## Exercise details
Turn the items from the line containing "From the pictured" through the line containing "How distant from", inclusive, into a JSON list of strings, one string per line.

START Stored data

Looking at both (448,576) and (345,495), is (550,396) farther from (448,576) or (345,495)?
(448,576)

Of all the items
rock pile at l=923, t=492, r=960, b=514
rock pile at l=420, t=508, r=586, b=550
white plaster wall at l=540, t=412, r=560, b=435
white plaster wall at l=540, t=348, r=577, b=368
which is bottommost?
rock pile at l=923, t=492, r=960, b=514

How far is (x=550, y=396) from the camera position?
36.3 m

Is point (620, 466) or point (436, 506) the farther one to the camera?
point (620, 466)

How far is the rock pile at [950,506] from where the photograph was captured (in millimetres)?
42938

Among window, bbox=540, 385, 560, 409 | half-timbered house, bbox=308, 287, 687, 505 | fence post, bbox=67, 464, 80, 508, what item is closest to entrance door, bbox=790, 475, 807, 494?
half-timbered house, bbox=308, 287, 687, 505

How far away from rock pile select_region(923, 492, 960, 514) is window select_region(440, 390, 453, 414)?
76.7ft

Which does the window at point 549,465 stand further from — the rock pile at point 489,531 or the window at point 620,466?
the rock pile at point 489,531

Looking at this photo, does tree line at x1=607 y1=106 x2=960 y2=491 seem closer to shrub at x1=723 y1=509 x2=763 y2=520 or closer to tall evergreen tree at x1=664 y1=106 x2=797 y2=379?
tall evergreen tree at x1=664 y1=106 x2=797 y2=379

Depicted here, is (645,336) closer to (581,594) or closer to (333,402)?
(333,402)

END Stored data
START Stored data

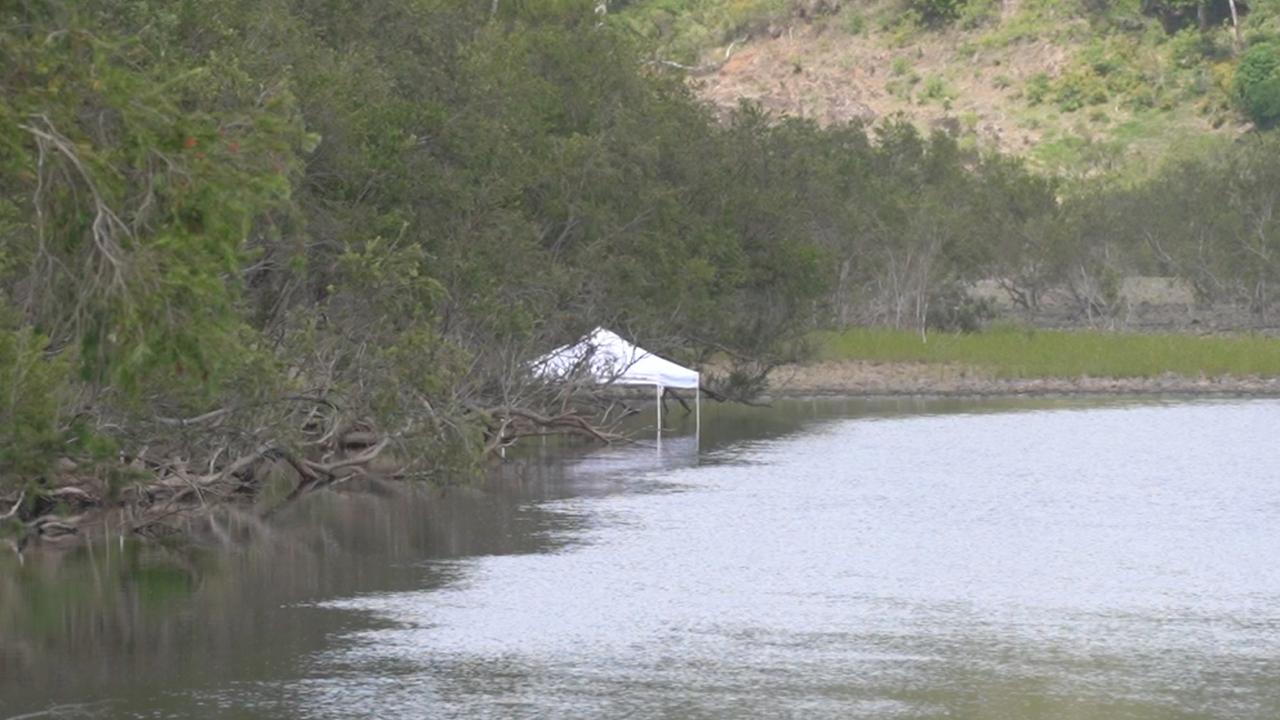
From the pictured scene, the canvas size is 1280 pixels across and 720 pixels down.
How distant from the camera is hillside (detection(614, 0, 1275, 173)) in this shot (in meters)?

END Stored data
START Stored data

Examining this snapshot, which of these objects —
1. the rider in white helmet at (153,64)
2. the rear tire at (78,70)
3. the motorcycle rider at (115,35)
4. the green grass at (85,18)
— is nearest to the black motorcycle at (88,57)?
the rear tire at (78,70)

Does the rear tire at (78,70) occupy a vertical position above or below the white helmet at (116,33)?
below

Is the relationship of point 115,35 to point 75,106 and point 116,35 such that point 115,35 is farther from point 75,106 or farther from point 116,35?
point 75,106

END Stored data

## Answer to this task
[
  "From the pictured scene, the canvas size is 1280 pixels across and 720 pixels down.",
  "How distant from the camera is hillside (detection(614, 0, 1275, 173)) in this shot (in meters)?"
]